### Set tasks
[A] In the passage on strategic groups, which industry was Hunt analyzing when he coined the term?
[B] Reproduce the passage on strategic groups between "Michael Porter (1980)" and "styles within an industry.", inclusive.

### Supplied passage
►

A strategic group is a concept used in [strategic management] that groups companies within an industry that have similar business models or similar combinations of strategies. For example, the restaurant industry can be divided into several strategic groups including fast-food and fine-dining based on variables such as preparation time, pricing, and presentation. The number of groups within an industry and their composition depends on the dimensions used to define the groups. Strategic management professors and consultants often make use of a two dimensional grid to position firms along an industry's two most important dimensions in order to distinguish direct rivals (those with similar strategies or business models) from indirect rivals. Strategy is the direction and scope of an organization over the long term which achieves advantages for the organization while business model refers to how the firm will generate revenues or make money.
Hunt (1972) coined the term strategic group while conducting an analysis of the appliance industry after he discovered a higher degree of competitive rivalry than suggested by industry concentration ratios. He attributed this to the existence of subgroups within the industry that competed along different dimensions making tacit collusion more difficult. These asymmetrical strategic groups caused the industry to have more rapid innovation, lower prices, higher quality and lower profitability than traditional economic models would predict.
Michael Porter (1980) developed the concept and applied it within his overall system of strategic analysis. He explained strategic groups in terms of what he called "mobility barriers". These are similar to the entry barriers that exist in industries, except they apply to groups within an industry. Because of these mobility barriers a company can get drawn into one strategic group or another. Strategic groups are not to be confused with Porter's generic strategies which are internal strategies and do not reflect the diversity of strategic styles within an industry.

◄

### Record extracts

►

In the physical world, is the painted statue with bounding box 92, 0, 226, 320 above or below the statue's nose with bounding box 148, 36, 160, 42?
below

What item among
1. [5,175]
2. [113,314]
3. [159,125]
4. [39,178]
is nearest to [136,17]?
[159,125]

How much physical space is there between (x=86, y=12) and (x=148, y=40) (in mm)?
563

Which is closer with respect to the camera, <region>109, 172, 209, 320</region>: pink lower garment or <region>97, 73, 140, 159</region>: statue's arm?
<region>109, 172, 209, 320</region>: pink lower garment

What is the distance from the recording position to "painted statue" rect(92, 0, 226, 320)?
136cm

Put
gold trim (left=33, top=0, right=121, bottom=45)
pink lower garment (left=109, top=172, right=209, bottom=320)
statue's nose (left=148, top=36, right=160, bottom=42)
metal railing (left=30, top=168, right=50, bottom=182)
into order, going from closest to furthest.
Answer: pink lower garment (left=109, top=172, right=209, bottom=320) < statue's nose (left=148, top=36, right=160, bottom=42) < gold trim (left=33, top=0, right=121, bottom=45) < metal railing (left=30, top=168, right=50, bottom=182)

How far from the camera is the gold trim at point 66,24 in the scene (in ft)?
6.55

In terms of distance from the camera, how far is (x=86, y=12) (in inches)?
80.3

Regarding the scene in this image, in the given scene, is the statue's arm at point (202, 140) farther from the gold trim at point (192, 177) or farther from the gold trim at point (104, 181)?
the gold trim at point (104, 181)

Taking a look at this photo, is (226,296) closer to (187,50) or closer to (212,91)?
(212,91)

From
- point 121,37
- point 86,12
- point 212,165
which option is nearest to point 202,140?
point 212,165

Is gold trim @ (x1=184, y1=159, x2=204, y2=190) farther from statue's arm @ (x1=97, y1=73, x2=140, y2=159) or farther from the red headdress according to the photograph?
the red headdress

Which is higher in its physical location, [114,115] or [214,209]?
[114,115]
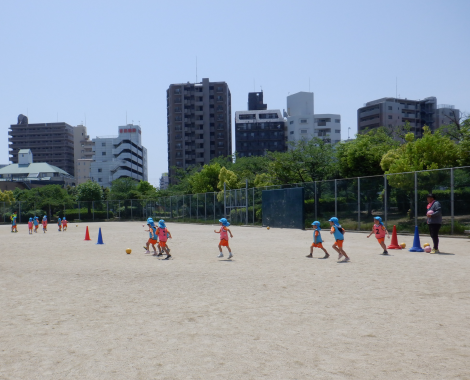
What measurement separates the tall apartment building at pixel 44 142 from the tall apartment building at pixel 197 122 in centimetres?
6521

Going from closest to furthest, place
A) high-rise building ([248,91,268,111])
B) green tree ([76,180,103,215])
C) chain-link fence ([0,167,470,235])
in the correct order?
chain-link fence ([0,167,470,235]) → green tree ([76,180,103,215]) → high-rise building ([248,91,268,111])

◄
►

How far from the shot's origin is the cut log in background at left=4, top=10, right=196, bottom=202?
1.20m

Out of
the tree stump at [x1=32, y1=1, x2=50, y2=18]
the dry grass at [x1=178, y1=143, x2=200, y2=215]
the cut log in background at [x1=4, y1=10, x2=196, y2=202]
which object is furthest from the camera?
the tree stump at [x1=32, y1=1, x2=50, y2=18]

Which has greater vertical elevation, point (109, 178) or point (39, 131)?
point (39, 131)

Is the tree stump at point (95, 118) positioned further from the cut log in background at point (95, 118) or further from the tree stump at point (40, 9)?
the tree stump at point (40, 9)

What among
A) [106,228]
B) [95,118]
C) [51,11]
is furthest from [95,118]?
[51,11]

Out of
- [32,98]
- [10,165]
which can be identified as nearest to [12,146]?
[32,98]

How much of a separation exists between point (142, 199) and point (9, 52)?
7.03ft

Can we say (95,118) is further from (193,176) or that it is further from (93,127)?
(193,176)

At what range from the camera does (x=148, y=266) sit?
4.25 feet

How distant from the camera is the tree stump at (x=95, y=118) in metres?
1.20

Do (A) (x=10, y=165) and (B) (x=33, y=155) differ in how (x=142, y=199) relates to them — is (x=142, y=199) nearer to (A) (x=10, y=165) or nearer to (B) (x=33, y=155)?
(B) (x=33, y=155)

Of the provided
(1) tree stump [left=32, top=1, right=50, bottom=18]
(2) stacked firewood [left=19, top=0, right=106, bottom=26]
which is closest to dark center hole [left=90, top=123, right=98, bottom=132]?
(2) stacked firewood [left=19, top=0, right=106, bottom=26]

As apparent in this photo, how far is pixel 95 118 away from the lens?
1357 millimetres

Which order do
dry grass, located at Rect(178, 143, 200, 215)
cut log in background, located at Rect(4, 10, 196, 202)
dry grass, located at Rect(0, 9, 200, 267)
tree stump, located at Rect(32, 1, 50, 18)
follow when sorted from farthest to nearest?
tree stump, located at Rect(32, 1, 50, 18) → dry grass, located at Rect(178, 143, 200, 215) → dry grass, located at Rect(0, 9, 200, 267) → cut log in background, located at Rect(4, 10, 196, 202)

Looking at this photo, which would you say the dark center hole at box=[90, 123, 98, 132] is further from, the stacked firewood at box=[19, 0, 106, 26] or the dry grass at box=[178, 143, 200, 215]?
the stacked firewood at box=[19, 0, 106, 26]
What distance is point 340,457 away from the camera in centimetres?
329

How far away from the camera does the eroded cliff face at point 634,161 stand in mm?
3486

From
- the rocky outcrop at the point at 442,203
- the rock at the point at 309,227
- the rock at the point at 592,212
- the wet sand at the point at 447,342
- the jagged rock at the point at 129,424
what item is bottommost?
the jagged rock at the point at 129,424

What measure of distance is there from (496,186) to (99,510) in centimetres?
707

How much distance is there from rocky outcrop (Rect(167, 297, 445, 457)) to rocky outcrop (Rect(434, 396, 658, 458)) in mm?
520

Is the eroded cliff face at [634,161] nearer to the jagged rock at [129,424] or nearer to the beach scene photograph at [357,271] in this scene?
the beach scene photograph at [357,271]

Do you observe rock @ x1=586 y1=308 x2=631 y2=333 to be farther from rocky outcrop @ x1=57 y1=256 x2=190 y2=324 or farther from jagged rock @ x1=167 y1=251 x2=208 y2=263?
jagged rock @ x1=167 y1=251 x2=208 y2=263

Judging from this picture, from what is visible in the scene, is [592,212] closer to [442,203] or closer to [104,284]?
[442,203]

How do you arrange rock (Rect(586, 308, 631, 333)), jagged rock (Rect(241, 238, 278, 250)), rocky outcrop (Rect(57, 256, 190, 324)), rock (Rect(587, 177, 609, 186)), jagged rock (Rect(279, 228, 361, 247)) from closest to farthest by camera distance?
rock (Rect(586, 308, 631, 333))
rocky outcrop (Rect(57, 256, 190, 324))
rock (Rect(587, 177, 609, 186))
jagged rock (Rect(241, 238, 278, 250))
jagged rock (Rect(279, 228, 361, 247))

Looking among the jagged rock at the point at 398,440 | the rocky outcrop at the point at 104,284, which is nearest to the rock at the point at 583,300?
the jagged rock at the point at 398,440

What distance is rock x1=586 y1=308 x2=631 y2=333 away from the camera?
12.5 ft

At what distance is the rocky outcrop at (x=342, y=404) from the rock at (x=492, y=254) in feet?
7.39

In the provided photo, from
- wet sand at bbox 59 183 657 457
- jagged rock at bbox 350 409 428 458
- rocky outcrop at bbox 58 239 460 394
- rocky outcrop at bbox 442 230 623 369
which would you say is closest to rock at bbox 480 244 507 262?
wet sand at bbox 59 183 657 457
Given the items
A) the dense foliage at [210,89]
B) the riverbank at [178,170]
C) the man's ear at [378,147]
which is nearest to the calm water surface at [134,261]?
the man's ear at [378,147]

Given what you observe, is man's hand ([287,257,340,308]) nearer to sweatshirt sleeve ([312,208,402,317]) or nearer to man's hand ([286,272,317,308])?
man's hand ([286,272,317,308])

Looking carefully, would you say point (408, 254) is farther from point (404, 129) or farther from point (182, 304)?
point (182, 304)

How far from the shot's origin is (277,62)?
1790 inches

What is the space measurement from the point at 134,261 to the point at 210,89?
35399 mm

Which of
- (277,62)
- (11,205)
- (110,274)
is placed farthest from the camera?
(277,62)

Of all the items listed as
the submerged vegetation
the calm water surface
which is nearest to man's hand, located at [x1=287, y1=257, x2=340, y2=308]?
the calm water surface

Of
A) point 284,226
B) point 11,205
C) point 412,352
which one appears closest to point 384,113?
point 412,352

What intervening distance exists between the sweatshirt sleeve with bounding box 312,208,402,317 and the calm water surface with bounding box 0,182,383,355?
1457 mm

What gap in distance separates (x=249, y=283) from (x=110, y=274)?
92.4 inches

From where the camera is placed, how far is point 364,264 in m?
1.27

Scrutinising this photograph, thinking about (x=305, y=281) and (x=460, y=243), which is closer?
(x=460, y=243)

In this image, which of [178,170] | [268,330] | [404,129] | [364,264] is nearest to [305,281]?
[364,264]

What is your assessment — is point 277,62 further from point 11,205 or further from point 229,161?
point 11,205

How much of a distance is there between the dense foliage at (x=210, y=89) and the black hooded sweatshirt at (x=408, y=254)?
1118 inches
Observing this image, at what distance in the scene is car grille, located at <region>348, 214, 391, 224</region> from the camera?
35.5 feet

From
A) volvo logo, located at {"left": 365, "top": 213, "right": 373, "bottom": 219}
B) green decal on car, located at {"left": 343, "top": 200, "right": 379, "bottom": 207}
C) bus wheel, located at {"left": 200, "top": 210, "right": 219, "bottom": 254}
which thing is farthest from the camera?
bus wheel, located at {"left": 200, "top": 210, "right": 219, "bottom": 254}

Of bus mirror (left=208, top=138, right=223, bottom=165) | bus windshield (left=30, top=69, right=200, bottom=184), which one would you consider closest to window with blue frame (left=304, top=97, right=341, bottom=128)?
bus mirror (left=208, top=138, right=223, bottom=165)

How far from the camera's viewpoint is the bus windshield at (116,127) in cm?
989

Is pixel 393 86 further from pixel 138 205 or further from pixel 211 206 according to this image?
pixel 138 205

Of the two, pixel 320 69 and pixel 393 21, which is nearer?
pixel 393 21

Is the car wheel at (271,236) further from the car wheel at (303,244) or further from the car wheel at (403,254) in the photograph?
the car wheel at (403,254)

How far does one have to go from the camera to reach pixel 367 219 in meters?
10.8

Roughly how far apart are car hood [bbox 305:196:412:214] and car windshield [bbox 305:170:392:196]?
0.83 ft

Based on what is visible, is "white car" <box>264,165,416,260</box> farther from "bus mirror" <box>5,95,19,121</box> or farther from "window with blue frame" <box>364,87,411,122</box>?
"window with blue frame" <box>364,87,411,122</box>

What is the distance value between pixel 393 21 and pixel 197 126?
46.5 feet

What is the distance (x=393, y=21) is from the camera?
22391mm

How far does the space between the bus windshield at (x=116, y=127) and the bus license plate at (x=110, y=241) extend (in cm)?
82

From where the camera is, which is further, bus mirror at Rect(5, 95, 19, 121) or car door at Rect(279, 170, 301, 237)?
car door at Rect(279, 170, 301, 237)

◄
►

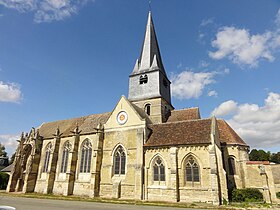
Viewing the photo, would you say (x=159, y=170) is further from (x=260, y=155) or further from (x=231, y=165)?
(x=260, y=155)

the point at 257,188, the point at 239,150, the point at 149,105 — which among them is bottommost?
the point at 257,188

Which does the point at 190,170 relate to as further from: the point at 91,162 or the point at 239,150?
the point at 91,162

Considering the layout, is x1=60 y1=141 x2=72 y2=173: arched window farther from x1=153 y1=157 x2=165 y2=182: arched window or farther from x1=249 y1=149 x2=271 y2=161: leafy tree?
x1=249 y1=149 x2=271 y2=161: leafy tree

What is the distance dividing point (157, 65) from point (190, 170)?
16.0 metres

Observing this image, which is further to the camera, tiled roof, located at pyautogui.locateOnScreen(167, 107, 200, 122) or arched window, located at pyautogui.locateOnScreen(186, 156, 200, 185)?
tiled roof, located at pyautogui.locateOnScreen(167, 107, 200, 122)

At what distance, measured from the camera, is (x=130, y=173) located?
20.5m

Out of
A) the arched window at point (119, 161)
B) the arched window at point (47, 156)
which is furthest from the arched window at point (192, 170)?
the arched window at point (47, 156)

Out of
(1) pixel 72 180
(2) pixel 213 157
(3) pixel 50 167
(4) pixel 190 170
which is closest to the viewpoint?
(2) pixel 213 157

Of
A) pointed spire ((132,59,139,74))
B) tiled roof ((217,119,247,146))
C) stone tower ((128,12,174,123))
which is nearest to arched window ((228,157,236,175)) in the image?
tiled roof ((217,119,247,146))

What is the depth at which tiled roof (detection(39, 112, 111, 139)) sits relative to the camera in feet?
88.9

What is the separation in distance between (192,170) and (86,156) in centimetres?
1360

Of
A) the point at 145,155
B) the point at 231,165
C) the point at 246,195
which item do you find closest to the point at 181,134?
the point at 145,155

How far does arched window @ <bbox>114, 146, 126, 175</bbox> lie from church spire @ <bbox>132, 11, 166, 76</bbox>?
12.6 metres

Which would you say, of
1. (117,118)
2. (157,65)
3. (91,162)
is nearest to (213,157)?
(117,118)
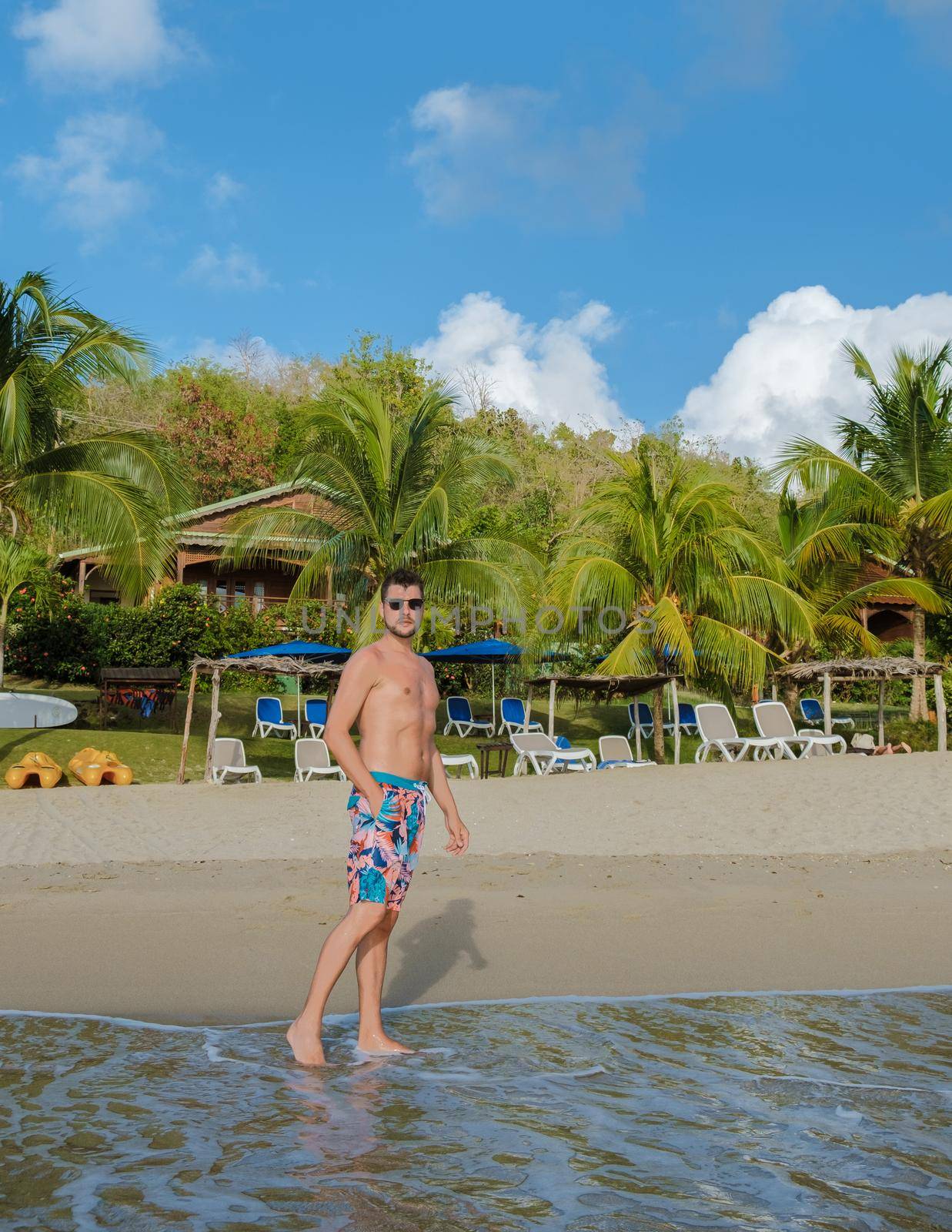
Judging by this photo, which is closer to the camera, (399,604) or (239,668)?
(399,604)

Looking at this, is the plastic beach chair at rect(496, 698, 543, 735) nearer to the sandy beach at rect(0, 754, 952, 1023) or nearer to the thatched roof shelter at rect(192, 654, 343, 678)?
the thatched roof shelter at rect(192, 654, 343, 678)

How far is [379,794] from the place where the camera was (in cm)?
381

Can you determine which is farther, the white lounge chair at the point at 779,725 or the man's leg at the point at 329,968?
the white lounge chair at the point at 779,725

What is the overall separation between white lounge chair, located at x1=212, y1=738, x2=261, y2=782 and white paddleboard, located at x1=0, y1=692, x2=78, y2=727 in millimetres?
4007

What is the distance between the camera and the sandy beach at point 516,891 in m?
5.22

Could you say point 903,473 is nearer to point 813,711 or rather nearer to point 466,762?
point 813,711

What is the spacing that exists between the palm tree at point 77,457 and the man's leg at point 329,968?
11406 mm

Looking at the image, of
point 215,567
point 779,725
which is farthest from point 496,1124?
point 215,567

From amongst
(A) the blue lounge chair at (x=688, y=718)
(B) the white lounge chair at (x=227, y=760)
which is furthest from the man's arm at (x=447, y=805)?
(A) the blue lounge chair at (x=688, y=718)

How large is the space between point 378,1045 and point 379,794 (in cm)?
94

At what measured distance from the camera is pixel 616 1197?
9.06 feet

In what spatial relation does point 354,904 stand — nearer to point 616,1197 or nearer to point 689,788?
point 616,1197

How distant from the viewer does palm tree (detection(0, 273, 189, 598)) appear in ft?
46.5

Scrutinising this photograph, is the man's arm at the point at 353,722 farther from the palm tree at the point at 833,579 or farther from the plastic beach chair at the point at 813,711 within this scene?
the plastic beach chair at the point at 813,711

◄

### Responses by task
[A] The appliance industry.

[B]
Michael Porter (1980) developed the concept and applied it within his overall system of strategic analysis. He explained strategic groups in terms of what he called "mobility barriers". These are similar to the entry barriers that exist in industries, except they apply to groups within an industry. Because of these mobility barriers a company can get drawn into one strategic group or another. Strategic groups are not to be confused with Porter's generic strategies which are internal strategies and do not reflect the diversity of strategic styles within an industry.